§ Supplied data:

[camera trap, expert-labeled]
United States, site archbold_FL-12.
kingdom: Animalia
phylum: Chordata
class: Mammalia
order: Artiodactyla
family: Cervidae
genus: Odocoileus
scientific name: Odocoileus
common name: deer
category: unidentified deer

§ Instructions for the task: Restate every record exactly, leaving nothing out.

§ Response to the exercise:
[camera trap, expert-labeled]
United States, site archbold_FL-12.
kingdom: Animalia
phylum: Chordata
class: Mammalia
order: Artiodactyla
family: Cervidae
genus: Odocoileus
scientific name: Odocoileus
common name: deer
category: unidentified deer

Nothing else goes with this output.